Case Description—An adult male American bullfrog (Rana catesbeiana) was evaluated by the North Carolina State University College of Veterinary Medicine's Turtle Rescue Team following vehicular trauma.
Clinical Findings—A fracture of the left femur was suspected on examination and palpation of the hind limbs, but no other injuries or abnormalities were detected. While the bullfrog was sedated, whole-body radiographic views were obtained, which revealed a closed midshaft comminuted fracture of the left femur.
Treatment and Outcome—The fracture was repaired by use of an internal fixation technique that included Kirschner wires, a positive-profile pin secured along the femur with encircling sutures, and polymethylmethacrylate molded around the entire apparatus. There were no major complications during the postoperative rehabilitation period. One year after surgery, radiography revealed complete fracture healing and the bullfrog was released back into the wild.

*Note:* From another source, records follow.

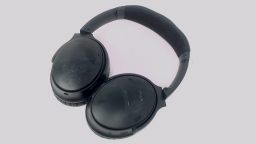 Bose QC 35 II Series 2 Wireless Headphones Black WORN PLASTIC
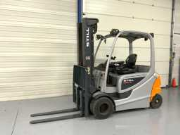 Vente aux enchères en ligne Vorkheftrucks, stapelaars, aggregaten, gereedschappen en schoonmaakmachines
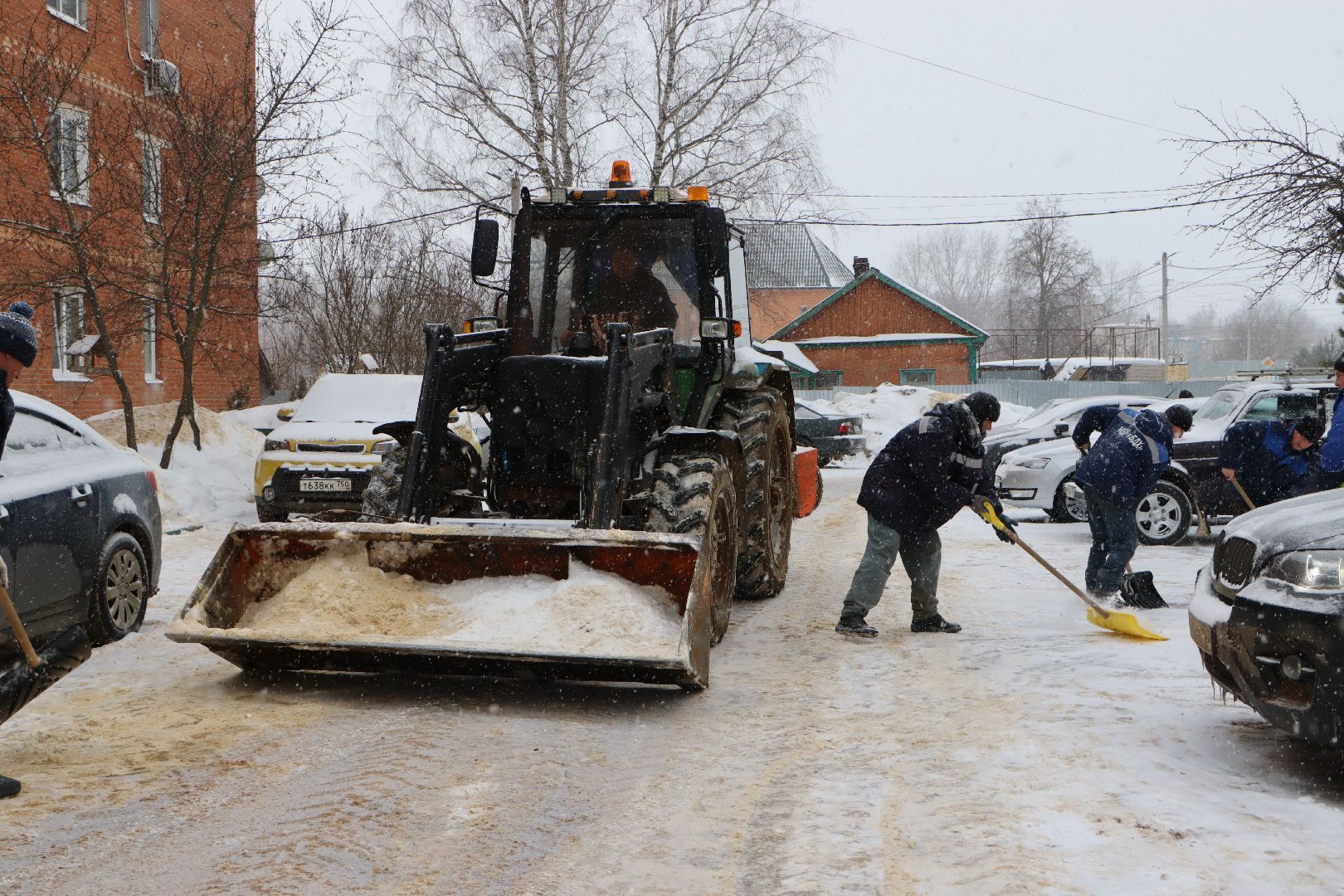 Снегопад, МБУ БДХ, Мосавтодор, Серебряные Пруды, дворы, дороги,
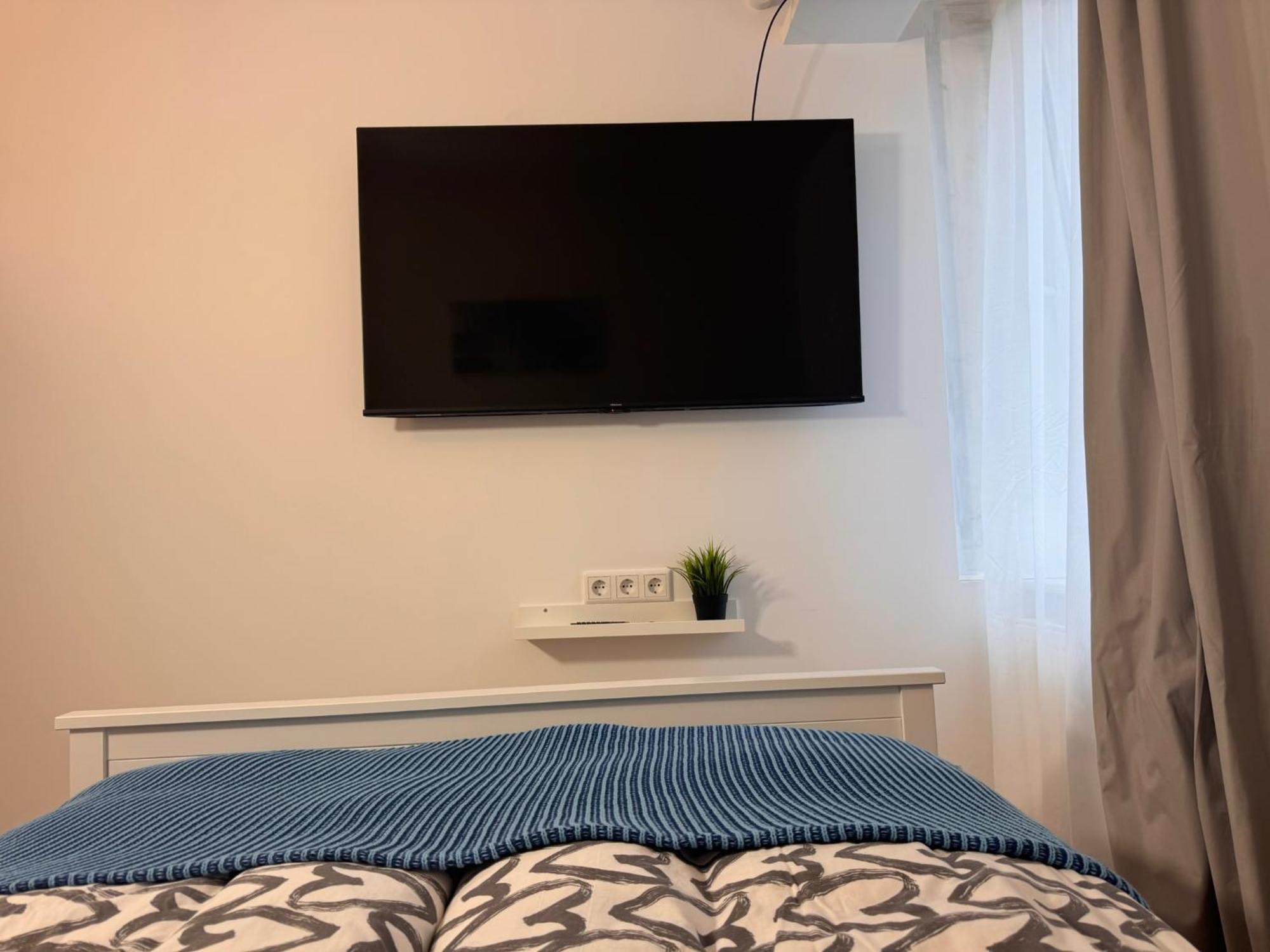Fc-Apartmenthaus Falkensee Mit Grossem Garten Und Pkw Stellflaechen Exteriör bild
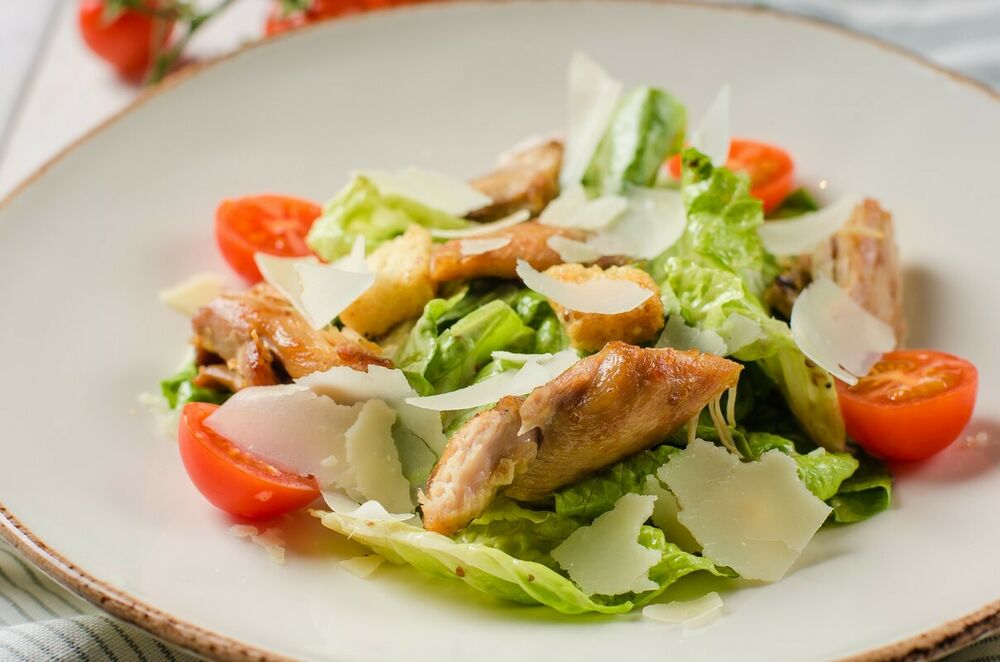 Caesar salad with chicken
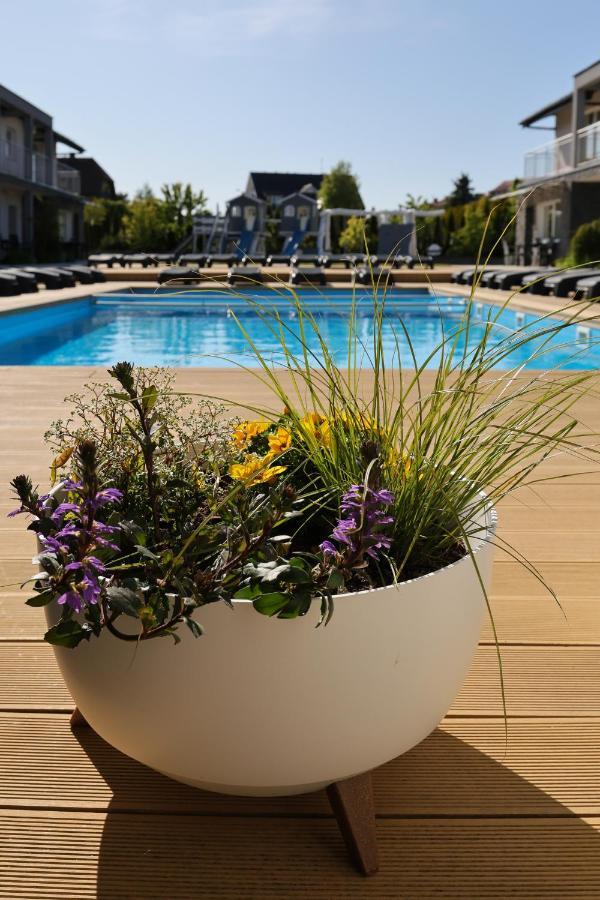 Seo2 Rewal - Apartamenty Z Osobnym Wejsciem, Grzany Basen, Darmowe Sauny, Parking, Grill, Wifi エクステリア 写真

Clinical Relevance—Presently, there are no widely accepted methods for fracture fixation in amphibians. Factors associated with their aquatic environment and lengthy fracture healing time must be addressed when planning fracture fixation strategies. In the bullfrog of this report, the applied internal fixation method provided effective long-term stabilization of the femur, allowed for normal movement, and enabled the bullfrog to be housed in an aquatic environment immediately after surgery.